Claire : De mon côté, il s’agit du spectacle Les Tondues de la compagnie Les Arts Oseurs que nous avons accueilli en 2018. Ce spectacle avait pour sujet les femmes tondues pendant la Deuxième Guerre mondiale et il était proposé à une vingtaine de femmes d’y participer en formant un chœur. En plus d’être un spectacle particulièrement poignant et plein de sens, cet aspect participatif lui ajoutait une dimension encore plus forte.
Pierre : J’ai un attachement viscéral au spectacle de rue. Il est aujourd’hui en pleine mutation (formes participatives, projets in situ…) alors que sa forme plus traditionnelle a encore un énorme potentiel. J’ai régulièrement des chocs artistiques en salle mais, sans vouloir les opposer, mon monde artistique est à l’extérieur. Car même si le fait de jouer gratuitement sur la place publique ne suffit malheureusement pas à attirer une réelle diversité de spectateurs, la parole artistique résonne, selon moi, très différemment que dans l’enceinte d’un théâtre.
Quentin : Pour ma part, je reste très attaché au projet franco-espagnol du collectif Nacapa Tanta accueilli en 2014. C’était un faux film réalisé au cœur des floralies à Ramonville avec la complicité des habitants. Suite à cinq semaines de travail sur place, les artistes habitaient le quartier pour créer une œuvre mêlant réalité et fiction. Une sorte de roadmovie piéton, chargé des mémoires intimes. C’était plein d’émotions, de poésie.
Pendant cette crise sanitaire, avez-vous lu un livre que vous avez envie de conseiller ? Une lecture qui vous a marqué ?
Claire : J’ai profité du confinement pour lire un grand classique, 1984 de George Orwell. Cette dystopie pourtant écrite en 1949 a particulièrement fait écho à ce que nous avons pu vivre pendant ce confinement. Il donne à voir des dérives que nous penserions inimaginables mais qui, finalement, ne sont pas si loin de certaines mesures prises.
Pierre : J’ai lu différents essais durant cette période, mais c’est un roman qui m’a «sauvé» et a réussi à m’amener dans un autre monde, pourtant bien plus tragique que la situation que l’on vit aujourd’hui. Le livre s’appelle Le Chemin des âmes du canadien Joseph Boyden et raconte l’histoire de deux jeunes amis issus des tribus indiennes du nord du Canada qui s’enrôlent dans la Première Guerre mondiale et combattent dans les tranchées françaises aux côtés des Alliés. C’est lumineux, riche, fin, instructif, habile, ça a réellement été mon échappatoire spirituelle durant ce confinement stressant !

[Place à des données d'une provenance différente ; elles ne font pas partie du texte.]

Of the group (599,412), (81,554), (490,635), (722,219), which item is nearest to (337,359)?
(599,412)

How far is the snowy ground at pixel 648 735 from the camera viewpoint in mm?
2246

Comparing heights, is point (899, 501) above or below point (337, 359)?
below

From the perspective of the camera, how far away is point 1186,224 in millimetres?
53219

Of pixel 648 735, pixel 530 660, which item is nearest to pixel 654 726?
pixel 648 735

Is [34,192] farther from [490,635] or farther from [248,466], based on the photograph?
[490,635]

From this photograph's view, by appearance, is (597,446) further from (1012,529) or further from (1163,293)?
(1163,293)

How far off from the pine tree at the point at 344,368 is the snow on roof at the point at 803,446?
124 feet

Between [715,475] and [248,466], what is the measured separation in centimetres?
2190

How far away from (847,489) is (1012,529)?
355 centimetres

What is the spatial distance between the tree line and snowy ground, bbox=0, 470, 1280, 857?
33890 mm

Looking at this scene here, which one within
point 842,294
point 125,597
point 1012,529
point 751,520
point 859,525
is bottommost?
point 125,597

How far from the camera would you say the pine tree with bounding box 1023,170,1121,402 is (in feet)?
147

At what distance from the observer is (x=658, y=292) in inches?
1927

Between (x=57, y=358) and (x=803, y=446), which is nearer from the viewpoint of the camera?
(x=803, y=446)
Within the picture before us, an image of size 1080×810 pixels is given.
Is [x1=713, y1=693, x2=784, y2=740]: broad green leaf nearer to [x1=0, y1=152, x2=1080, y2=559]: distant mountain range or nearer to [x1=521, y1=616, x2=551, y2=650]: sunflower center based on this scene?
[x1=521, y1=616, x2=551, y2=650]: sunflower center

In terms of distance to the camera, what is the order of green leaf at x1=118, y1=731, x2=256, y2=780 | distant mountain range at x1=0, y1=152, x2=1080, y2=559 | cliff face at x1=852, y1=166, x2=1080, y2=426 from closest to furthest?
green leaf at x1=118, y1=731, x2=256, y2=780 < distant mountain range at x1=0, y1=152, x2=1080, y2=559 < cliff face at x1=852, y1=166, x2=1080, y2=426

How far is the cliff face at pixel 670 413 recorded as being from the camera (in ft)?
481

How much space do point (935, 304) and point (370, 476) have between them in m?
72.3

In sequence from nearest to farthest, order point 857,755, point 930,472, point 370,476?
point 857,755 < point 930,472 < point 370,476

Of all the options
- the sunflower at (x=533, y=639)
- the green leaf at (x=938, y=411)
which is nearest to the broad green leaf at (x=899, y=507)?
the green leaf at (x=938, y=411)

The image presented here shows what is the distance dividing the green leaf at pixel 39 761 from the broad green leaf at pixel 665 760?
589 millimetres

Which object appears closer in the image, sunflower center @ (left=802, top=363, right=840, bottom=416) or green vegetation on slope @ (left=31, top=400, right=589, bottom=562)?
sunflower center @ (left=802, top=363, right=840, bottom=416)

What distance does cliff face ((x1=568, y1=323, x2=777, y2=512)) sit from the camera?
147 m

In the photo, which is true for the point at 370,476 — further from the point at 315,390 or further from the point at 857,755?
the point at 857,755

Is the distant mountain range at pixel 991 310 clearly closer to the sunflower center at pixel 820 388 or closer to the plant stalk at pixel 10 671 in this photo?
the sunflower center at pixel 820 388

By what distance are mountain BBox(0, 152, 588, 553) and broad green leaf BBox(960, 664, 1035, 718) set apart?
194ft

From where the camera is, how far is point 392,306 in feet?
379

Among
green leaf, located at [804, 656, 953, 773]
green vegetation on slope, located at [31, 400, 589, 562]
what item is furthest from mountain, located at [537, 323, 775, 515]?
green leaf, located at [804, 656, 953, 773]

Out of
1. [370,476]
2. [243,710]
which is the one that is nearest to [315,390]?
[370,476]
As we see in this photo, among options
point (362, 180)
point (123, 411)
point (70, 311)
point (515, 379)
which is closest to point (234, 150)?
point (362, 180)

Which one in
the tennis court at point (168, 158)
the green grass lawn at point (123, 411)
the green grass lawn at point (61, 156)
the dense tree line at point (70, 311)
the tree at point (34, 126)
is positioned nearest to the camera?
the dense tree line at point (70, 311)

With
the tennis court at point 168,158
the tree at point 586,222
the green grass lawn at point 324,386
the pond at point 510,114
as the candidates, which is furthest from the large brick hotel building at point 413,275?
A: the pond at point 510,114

Quentin : Je viens de terminer un petit essai Plutôt couler en beauté que flotter sans grâce de Corinne Morel Darleux, qui m’a beaucoup touché. C’est une invitation à repenser notre éthique face à l’effondrement. Il y a beaucoup d’échos à ce que nous vivons aujourd’hui, c’est très beau et cela questionne sur une autre manière d’appréhender le monde, il y a urgence à nous repenser.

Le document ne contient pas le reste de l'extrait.